It’s a windy day as I leave New Zealand’s North Island for the South Island, heading west from Wellington to Picton. Strong gusts keep passengers off the exterior decks of the Interislander Ferry as the ship swiftly sails through the Cook Strait. But as the ferry enters the Marlborough Sounds, the winds calm, the sounds of birds surround us and the verdant forested hills are a lodestone for every passenger’s camera.
Although home to less than 5000 people, the town of Picton is the major transportation hub for the northern edge of the South Island. A half hour down the road is the town of Blenheim, the centre of all things wine in the Marlborough region and home to Wither Hills Vineyards.
This striking, modern cellar door and restaurant sits in the midst of the fertile Wairau Valley, birthplace of New Zealand’s Sauvignon Blanc. Wither Hills Head Chef Ross Harrison, recently returned to the region where he was born, along with his team of chefs has relaunched the Wither Hills restaurant with a focus on seasonal and locally sourced ingredients. His inspiration – using the vintages in the menu, like the award-winning Wither Hills Pinot Noir Rosé, the Early Light Pinot Gris, or Early Light Sauvignon Blanc.
Lunch begins with a creamy and earthy mushroom risotto, which pairs well with the Wither Hills Sauvignon Blanc. The next course is seared venison sourced from nearby Mountain River, accompanied with roasted baby vegetables and a glass of Taylor River Pinot Noir. And the sweet finale: a silky lime cheesecake served with blanc de blanc ice cream and Wairau Valley Riesling.
On the way to my hotel, rolling hills, farms and vineyards stretch out in every direction. The Wairau Valley (Maori for many waters) became known in the wine world in the 1980s, thanks to Sauvignon Blanc and now also for Pinot Gris, Rosé, Riesling and Pinot Noir. As the largest wine region in New Zealand, Marlborough’s 20,000 hectares benefit from ancient glacial soil, endless sunshine and multiple river systems.
Dinner at Arbour is an easy decision. With the Just Feed Me option, patrons can choose three, four or five courses and leave the decision making to the kitchen. Chef Bradley Hornby and his wife/partner Liz Buttimore welcome guests to an elegant dining room, or in warmer months to the garden, offering a menu that is definitely within the 100-mile edict. Featuring ingredients from Marlborough, each dish is as beautiful as it is tasty, reflecting the bounty of the area’s numerous purveyors and producers. Some highlights from the a la carte offerings include cured Ora King Salmon with black garlic and pickled pumpkin; fresh mozzarella with butternut caponata and pine nuts; and Wild venison, celeriac, pickled cabbage and carmelized alliums.

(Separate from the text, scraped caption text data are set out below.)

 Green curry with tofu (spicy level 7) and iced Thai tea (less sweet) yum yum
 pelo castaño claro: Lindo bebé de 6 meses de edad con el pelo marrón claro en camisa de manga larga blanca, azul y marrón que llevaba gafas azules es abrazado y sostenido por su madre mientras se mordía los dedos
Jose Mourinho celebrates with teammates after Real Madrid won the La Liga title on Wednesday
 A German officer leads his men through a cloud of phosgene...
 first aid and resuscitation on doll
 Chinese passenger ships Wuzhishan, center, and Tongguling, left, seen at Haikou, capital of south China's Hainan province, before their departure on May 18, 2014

Marlborough’s tasty charms can easily be found on land as well as on water. Marlborough Tour Company guides me through the next morning’s tasting of varietals at some of the most popular cellar doors, such as Wairau River and Allan Scott. My guide Matty also gives me a glimpse of his family farm, featuring grape vines and orchards of avocados, walnuts and apples.
The afternoon is spent exploring a small part of the 4000-square-kilometre Sounds with the Seafood Odyssea Cruise. We’re shown the areas that produce Regal salmon, Cloudy Bay clams and Greenshell mussels as we taste and indulge in more chilled Sauvignon Blanc. And to help walk off the fresh seawater feast, we dock at the Whenanui Reserve, for a 20-minute hike up the hill to view Shakespeare Bay from above.

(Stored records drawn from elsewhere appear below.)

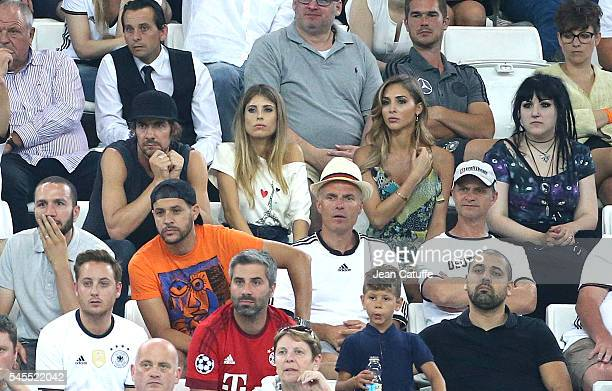 Thomas Hayo Cathy Fischer Hummels wife of Mats Hummels AnnKathrin Brommel wife of Mario Goetze attend the UEFA Euro 2016 semifinal match between...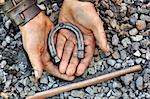 Detail of dirty hands holding horseshoe - blacksmith Stock Photo - Royalty-Free, Artist: brozova                       , Code: 400-05726038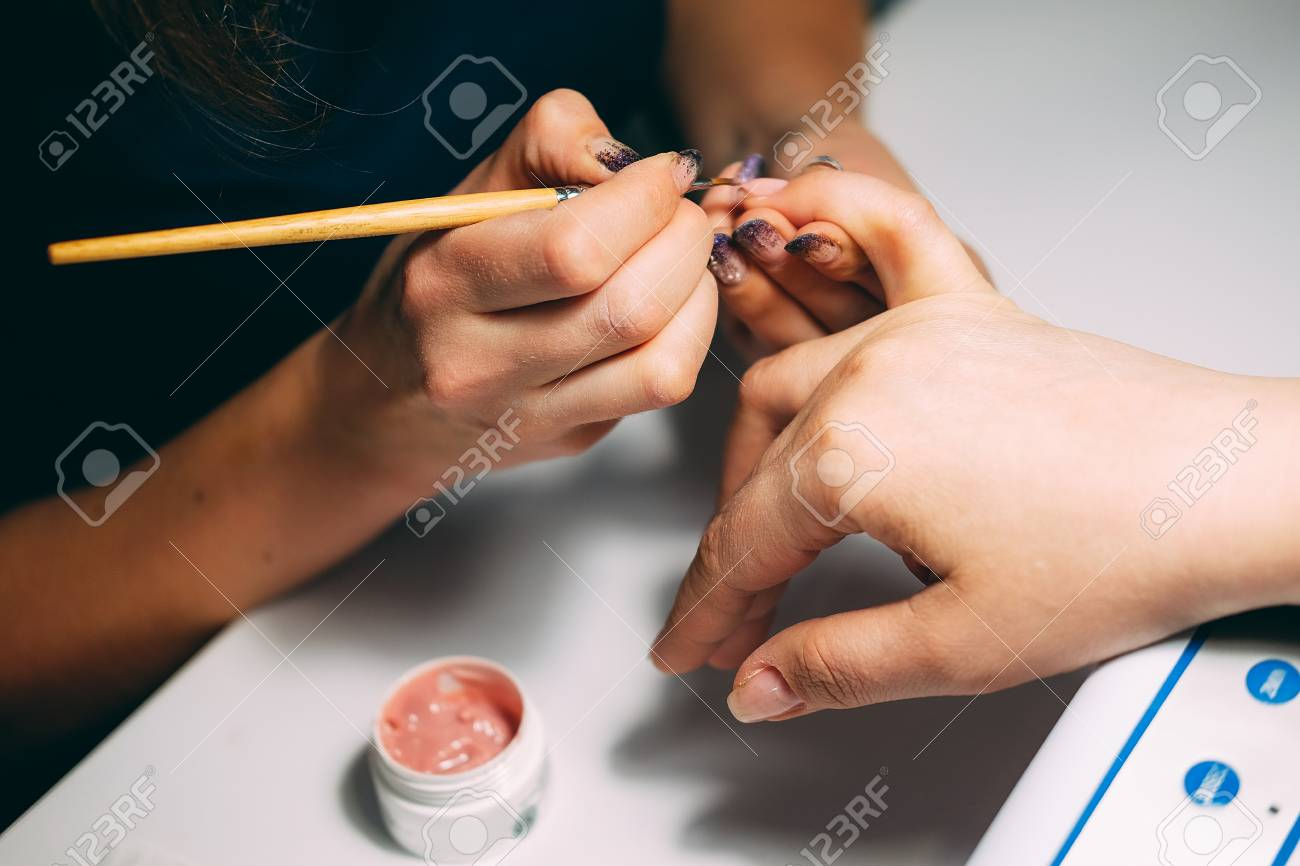 Gel Nail Extensions Build Up Process. Women At Beauty Parlour ...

Back in Picton a water taxi is my ride back to laid-back Lochmara Lodge. The sun is setting as I pass a group of Blue penguins focused on fishing for their dinner. I arrive at the rustic accommodation, welcomed to sit by the fire. To close a day of endless eating, I order the duck confit with Chinese pancakes in my room and, with a glass of Pinot Noir, revel in the quiet surrounds on my balcony. The lodge is only accessible by water; the soundtrack is the gentle sound of wind through the tree leaves, my evening entertainment looking at the stars as the moon rises in the sky.

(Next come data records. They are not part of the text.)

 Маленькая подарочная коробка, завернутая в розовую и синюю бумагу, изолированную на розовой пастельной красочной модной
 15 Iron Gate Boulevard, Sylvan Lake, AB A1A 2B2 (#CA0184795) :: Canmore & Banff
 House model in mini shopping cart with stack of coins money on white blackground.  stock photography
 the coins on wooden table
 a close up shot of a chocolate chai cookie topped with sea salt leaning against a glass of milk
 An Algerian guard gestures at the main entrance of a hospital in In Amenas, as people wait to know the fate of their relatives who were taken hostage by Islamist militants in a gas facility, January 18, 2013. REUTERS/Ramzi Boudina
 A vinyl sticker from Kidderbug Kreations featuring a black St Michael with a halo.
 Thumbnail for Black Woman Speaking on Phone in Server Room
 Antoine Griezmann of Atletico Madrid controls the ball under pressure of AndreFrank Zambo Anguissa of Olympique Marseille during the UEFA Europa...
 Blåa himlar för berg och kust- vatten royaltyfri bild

The next few days are spent discovering the quiet beauty of the area with short hikes to explore the nearby hills and learning about wildlife at the lodge’s Wildlife Recovery Centre, partly housed in a former glass-bottom tour boat. Permanently moored, the Underwater Observatory gives guests the ability to see the Sounds below the surface: stingrays, anemones and abundant schools of fish. Each night I am welcomed back to the lodge, happy to chat with guests and staff about my day. Within the cosy Lochmara Café, I enjoy tasting more Marlborough wines and seafood — like the daily Lochmara ceviche, and the Kutai Tasting Platter — local mussels made three ways.
Despite its global reputation, the Marlborough Sounds wine region is without pretension. That’s one of the reasons that Hans Herzog came here to establish his winery. The Swiss winemaker felt restricted by the rules of his homeland and in his patch in Marlborough he has a multitude of certified organic varietals, including the classic Sauvignon Blanc, Chardonnay, Pinot Gris and Pinot Noir, as well as lesser known Viognier, Arneis, Montepulciano and Tempranillo. The Cellar Door and Restaurant embody Old World elegance but embrace the modern technology of the Coravin Wine System, which allows tasting from bottles without pulling the cork.
My last meal in Marlborough is in the Hans Herzog garden, overlooking the vineyards, savouring slow-cooked lamb shank and freshly baked bread. I raise my glass, making a wish to return to this welcoming South Island wine region.